## [To do]
A: Determine whether each statement below agrees with the Jetta modding thread. For each one, answer yes or no and quote the deciding words from the thread.
(i) Before posting, the original poster had changed only the chrome grill by painting it black.
(ii) HolyRollie advises buying a body kit.
(iii) The original poster drives the Jetta every day.
B: Carry on the Jetta modding thread from the point where it stops.

## [Document passage]
*** Block opens ***

# Need ideas for interior mods on Mk5 Jetta



## MK5Jetta_ChiTown (Apr 29, 2011)

To make long story short, i was bitten by what i call the "Mod Bug". Up to now the only thing I've altered was painting the chrome grill black. 

Besides a body kit/wheels, what are some other mods that can be done that some on here would recommend that look "good" and not tacky 


Any input/pictures of what others have done would be appreciated. I'm just looking for inspiration from others for now.


----------



## HolyRollie (Sep 28, 2010)

Did you lower it yet?

If no -> Do NOT touch your car until it's low.
If yes -> LED lighting, GLI seats, navi headunit, Euro switch, etc.

And don't get a "bodykit" whatever that means. You're much better off grabbing a lip and maybe skirts later on.

Drop it low, ride it hard, prosper. :beer:


----------



## MK5Jetta_ChiTown (Apr 29, 2011)

HolyRollie said:


> Did you lower it yet?
> 
> If no -> Do NOT touch your car until it's low.
> If yes -> LED lighting, GLI seats, navi headunit, Euro switch, etc.
> ...


That was the first mod that came to my mind, however, i have to use my Jetta as a daily driver. Plus i live in the Chicago, IL area and having a lowered car around here (especially during the winter) can be a huge pain in the a$$.

I'm already considering getting LED fog lights or getting an LED strip to put on the bottom of the head lights, kind of like how the newer Audi's do. 

Beyond the LED strip, i'm a little lost as to which direction to take my modding.


----------



## bluesbrothers (Sep 6, 2002)

MK5Jetta_ChiTown said:


> getting an LED strip to put on the bottom of the head lights,


after reading that, may i recommend the auto parts isle in you local walmart. they have a ton of stick on mods that do wonders for your car.


----------



## pantyraider (Aug 29, 2010)

*** Block closes ***

## [Supplied material]
*** Block opens ***

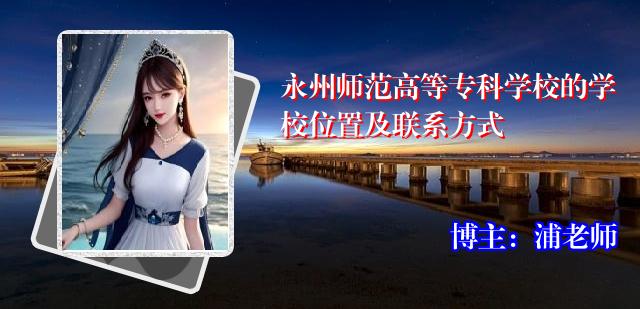 永州师范高等专科学校的学校位置及联系方式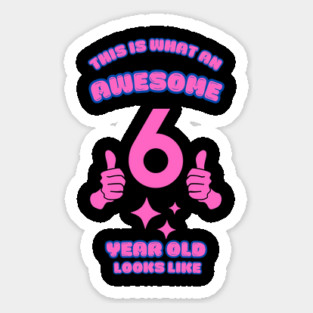 This Is What An Awesome 6 Year Old Looks Like Sticker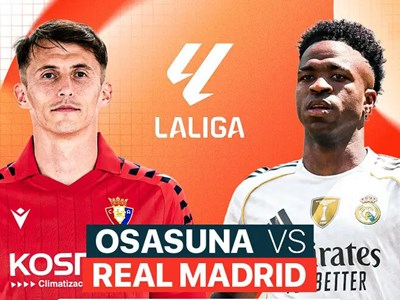 Nhận định trận đấu Osasuna vs Real Madrid, 0h30 ngày 22.2: Vượt khó ở El Sadar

*** Block closes ***

## [Answers below]
A:
(i) Yes: "Up to now the only thing I've altered was painting the chrome grill black."
(ii) No: "And don't get a "bodykit" whatever that means."
(iii) Yes: "i have to use my Jetta as a daily driver."

B:
I live near Chicago and I'm there all the time. Roads and weather aren't an excuse to not lower your car. You'll learn to drive and maneuver around potholes and whatever. IMO the audi LED strips look extremely horrible on our cars. 

but if you're stuck and dunno what to do check out the mkv threads. goodluck


----------



## HolyRollie (Sep 28, 2010)

MK5Jetta_ChiTown said:


> I'm already considering getting LED fog lights or getting an LED strip to put on the bottom of the head lights, kind of like how the newer Audi's do.


Well then, I shall direct you to my thorough DIY guide for tinting your taillights here. This will get you started.


----------



## Chauncey Wellington (Sep 28, 2010)

:facepalm:


----------



## McSlo2.0 (Mar 5, 2011)

opcorn:


----------



## Doctor Meat Does Housecalls (Aug 27, 2010)

Let me suggest www.cardomain.com


They'll rate you 5 stars no matter what!


----------



## VR6lover27 (May 16, 2009)

honestly if you're thinking about putting LED strips on then yur car is on the way to looking like Pep Boys threw up


----------



## PaigeCabby (Jan 27, 2011)

Where in chi do you live?? I had a little red '09 rabbit that tore up the chicago streets when i lived there a couple years back =]


----------



## MK5Jetta_ChiTown (Apr 29, 2011)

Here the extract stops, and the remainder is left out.